In the Sheck case, the reasonable hypothetical was was a young, foolish person who has a loaded restricted firearm in circumstances that look very serious at first blush, but after learning more context, there is in fact less danger and menace than at first suspected.  Mr. Sheck’s “reasonable hypothetical” was actually drawn from a an actual case of police bursting into a man’s bedroom to find him holding the firearm and a camera.  He was posing and trying to look tough.

Though the gun was loaded and was dangerous, the situation was more foolish and less dangerous than it first appeared, especially well into the case, when more about the young man was known.  However, the judge in Sheck asked himself what would happen in a case where, based on the early appearance of the case, the Crown chose to to proceed against an individual under what is called the “indictable” process.  When the Crown proceeds “indictably” or “by indictment”, the mandatory minimum penalty for a conviction jumps from 1 year in less serious cases to 3 years, no matter what the actual circumstances.  In such a case, a judge, even if he or she heard all of the evidence and knew that the context made the case more foolish than dangerous, would nevertheless have no authority to drop the sentence from a 3 year minimum to a 1 year minimum on the basis that while the case may have looked more serious at the beginning, it turned out to be much less so, once all the evidence was in.

On the basis of that analysis, the judge struck down the law and went to find that the s. 1 “saving” provisions could not rescue the law from itself.
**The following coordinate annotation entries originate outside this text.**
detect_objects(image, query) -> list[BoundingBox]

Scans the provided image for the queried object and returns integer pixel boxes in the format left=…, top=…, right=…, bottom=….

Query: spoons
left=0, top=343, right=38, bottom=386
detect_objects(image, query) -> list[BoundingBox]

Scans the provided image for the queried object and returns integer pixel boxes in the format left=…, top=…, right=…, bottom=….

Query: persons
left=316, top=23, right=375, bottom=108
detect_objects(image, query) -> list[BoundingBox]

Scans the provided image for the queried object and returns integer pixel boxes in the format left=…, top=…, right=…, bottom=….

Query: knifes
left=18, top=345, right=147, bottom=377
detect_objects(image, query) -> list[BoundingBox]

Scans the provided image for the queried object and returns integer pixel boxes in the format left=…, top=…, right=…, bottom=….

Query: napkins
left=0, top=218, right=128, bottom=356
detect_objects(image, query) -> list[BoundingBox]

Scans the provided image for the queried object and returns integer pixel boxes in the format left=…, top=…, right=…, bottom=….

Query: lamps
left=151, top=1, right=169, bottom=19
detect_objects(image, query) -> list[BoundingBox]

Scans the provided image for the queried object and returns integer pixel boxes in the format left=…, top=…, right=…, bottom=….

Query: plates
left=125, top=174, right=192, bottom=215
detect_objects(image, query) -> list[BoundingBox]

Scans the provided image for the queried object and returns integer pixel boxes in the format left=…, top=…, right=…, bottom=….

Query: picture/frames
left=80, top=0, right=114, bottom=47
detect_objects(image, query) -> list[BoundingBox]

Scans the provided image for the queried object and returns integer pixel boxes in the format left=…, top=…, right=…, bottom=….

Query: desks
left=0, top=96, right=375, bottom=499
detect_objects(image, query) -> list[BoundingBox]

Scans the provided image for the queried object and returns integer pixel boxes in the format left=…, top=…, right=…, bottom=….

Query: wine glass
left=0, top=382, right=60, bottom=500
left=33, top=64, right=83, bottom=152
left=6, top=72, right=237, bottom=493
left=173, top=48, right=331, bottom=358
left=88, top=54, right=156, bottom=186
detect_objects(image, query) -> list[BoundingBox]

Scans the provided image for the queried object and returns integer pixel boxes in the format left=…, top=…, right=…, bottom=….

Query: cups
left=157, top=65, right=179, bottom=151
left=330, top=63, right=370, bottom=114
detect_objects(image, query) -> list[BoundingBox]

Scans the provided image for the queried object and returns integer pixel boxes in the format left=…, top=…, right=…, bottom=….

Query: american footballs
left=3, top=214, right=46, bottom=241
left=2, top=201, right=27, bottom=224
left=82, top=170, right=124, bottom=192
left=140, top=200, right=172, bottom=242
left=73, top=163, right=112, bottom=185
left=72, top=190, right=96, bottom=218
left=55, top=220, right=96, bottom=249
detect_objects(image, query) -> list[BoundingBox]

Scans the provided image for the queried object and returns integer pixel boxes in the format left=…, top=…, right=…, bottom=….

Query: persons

Finally, lest anyone wonder whether this trend is limited to a couple of provincial court judges in downtown Vancouver, it seems the movement is much wider.  The most notable of all of the cases is the one of R. v. Nur, a decision of the Ontario Court of Appeal released at the end of 2013.

In Nur, the Court struck down the threee year mandatory minimum.  That is now the law in Ontario, but because that Court is considered by many to be one of, if not the, leading appeals court (below the Supreme Court of Canada) on criminal matters, it is sure to be considered as persuasive throughout Canada.  Moreover, in Nur, the Court sat as a panel of five justices instead of the usual three which lends added gravity and weight to the Court’s decision.  Finally, the decision for the Court was written by Mr. Justice Doherty, one of the most prominent and well-respected criminal judges in a generation.

Although Nur was decided less than four months ago, it has been followed by at least four courts in three different jurisdictions.  Whether it remains the law may soon be clear – the Crown appealed it to the Supreme Court of Canada, which has yet to decide whether it will hear the appeal.